TASK MATERIAL —
++++++

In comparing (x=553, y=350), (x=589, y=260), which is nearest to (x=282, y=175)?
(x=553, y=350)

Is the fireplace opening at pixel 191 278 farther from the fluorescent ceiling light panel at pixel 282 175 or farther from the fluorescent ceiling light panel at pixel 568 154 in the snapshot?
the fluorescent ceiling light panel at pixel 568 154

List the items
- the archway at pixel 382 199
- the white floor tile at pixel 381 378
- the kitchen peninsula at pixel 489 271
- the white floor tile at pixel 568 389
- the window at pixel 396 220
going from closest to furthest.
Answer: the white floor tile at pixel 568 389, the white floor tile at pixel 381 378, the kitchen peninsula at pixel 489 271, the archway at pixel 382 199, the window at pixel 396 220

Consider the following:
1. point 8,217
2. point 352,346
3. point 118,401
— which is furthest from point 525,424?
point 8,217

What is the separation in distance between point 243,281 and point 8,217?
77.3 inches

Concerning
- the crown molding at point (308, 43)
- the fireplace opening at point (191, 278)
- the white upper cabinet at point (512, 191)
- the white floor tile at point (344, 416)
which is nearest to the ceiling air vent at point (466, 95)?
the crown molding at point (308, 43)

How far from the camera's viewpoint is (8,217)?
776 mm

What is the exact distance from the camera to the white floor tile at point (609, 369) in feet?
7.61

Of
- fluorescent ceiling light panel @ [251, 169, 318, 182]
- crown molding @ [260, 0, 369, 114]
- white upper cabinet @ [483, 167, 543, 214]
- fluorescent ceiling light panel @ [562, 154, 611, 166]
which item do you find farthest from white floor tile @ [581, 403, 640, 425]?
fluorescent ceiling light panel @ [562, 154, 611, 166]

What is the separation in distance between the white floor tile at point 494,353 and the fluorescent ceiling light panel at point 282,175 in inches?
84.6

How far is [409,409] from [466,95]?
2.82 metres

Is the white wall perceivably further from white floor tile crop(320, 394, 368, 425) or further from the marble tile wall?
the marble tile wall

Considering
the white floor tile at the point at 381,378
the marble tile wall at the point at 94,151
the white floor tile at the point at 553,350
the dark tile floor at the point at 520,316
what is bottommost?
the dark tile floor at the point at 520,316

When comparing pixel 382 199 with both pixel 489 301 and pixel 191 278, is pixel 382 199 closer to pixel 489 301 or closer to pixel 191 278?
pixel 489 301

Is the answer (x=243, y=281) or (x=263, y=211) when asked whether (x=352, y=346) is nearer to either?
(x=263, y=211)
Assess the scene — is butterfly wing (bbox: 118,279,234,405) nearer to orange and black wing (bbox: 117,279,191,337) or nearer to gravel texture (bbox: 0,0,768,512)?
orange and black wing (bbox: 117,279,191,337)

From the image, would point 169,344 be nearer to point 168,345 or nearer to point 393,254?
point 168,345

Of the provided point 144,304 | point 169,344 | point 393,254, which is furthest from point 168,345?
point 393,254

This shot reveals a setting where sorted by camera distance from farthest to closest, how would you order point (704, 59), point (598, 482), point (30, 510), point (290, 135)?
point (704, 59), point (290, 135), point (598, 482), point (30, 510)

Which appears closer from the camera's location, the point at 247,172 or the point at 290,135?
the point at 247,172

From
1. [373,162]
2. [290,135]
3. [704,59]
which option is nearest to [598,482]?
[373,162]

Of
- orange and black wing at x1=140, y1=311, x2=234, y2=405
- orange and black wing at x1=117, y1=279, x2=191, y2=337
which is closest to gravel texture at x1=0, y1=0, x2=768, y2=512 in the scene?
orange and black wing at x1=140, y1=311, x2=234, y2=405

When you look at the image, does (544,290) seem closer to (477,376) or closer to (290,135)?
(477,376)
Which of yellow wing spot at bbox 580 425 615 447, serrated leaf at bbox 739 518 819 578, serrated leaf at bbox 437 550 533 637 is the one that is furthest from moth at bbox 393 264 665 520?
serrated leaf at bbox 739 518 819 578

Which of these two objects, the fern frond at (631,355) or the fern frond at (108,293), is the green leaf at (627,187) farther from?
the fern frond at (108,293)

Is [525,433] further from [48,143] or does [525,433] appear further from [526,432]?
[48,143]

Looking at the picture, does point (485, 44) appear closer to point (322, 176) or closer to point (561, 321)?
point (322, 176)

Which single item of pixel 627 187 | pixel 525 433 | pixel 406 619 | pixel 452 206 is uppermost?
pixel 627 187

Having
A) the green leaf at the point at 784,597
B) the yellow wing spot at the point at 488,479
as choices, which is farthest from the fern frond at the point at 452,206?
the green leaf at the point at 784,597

++++++

Give again, word for word, the lines of the data starting with the line that contains "Which single item" and going on through the last line of the data.

Which single item of pixel 627 187 | pixel 525 433 | pixel 406 619 | pixel 452 206 is uppermost?
pixel 627 187

Having
A) the green leaf at the point at 784,597
B) the yellow wing spot at the point at 488,479
as choices, which is farthest from the fern frond at the point at 452,206?
the green leaf at the point at 784,597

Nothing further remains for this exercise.